State of the Union 2006

President George W. Bush, in his State of the Union address, announced plans to keep America competitive by offering new initiatives to improve education, the economy, health care and the energy crisis.

“Our greatest advantage in the world has always been our educated, hardworking, ambitious people — and we’re going to keep that edge,” said the president, as he announced the American Competitiveness Initiative. According to Bush, this initiative will “encourage innovation throughout our economy, and to give our nation’s children a firm grounding in math and science.”

He exposed his plans to double federal funding for scientific research and exploration in “nanotechnology, supercomputing, and alternative energy sources,” while encouraging greater research within the private sectors. Bush said this will improve standard of living for the American people.

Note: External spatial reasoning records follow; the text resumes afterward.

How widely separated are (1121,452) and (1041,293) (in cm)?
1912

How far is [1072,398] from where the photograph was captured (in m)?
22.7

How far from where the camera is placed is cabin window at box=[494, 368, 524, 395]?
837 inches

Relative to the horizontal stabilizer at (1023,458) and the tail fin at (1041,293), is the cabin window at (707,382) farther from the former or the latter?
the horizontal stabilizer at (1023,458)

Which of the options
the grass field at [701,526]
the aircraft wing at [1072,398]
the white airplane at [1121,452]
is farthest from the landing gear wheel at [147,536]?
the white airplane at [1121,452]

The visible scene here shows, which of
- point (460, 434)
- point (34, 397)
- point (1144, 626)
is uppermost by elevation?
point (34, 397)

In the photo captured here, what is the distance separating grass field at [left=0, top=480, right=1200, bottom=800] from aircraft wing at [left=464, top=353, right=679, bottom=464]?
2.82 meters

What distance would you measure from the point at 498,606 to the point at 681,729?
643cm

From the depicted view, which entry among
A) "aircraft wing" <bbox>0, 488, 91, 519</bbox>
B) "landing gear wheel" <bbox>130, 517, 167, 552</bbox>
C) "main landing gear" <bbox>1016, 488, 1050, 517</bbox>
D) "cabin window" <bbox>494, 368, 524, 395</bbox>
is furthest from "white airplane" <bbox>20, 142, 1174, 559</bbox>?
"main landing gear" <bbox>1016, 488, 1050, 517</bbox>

In a bid to spur innovative thinkers from an early age, Bush seeks to increase math and science education at the elementary level. “We need to encourage children to take more math and science and to make sure those courses are rigorous enough to compete with other nations,” he said. “I propose to train 70,000 high school teachers to lead advanced-placement courses in math and science, bring 30,000 math and science professionals to teach in classrooms, and give early help to students who struggle with math, so they have a better chance at good, high-wage jobs.”

To keep America productive is to keep the economy growing, said President Bush. “Our economy grows when Americans have more of their own money to spend, save, and invest,” he said, outlining the $880 billion in tax relief that resulted in “more than four years of uninterrupted economic growth.” He urged Congress to make tax cuts permanent.

Bush addressed the rising cost of health care by outlining strategies to reduce medical expenses. “We will make wider use of electronic records and other health information technology, to help control costs and reduce dangerous medical errors,” he said. Bush also proposed a new savings account that offers self-employed individuals and those working with small businesses the same level of financial security that big company employees enjoy.

“Keeping America competitive requires affordable energy,” Bush said as he urged America to reduce its dependence on oil. To curtail this addiction to oil, he unveiled the Advanced Energy Initiative, “a 22 percent increase in clean-energy research.” This new initiative is set to change the way energy is used in homes and businesses, as new technologies like zero-emission coal-fired plants and other energy advances will be implemented.

Energy conservation techniques are also being applied to vehicles, as Bush proposed to increase research for “better batteries for hybrid and electric cars, and in pollution-free cars that run on hydrogen.” He hopes that these new energy saving techniques will result in a 75 percent reduction in oil import from the Middle East by the year 2025.

Social Security benefits for baby boomers, immigration and the war in Iraq were among other issues that were addressed by the president.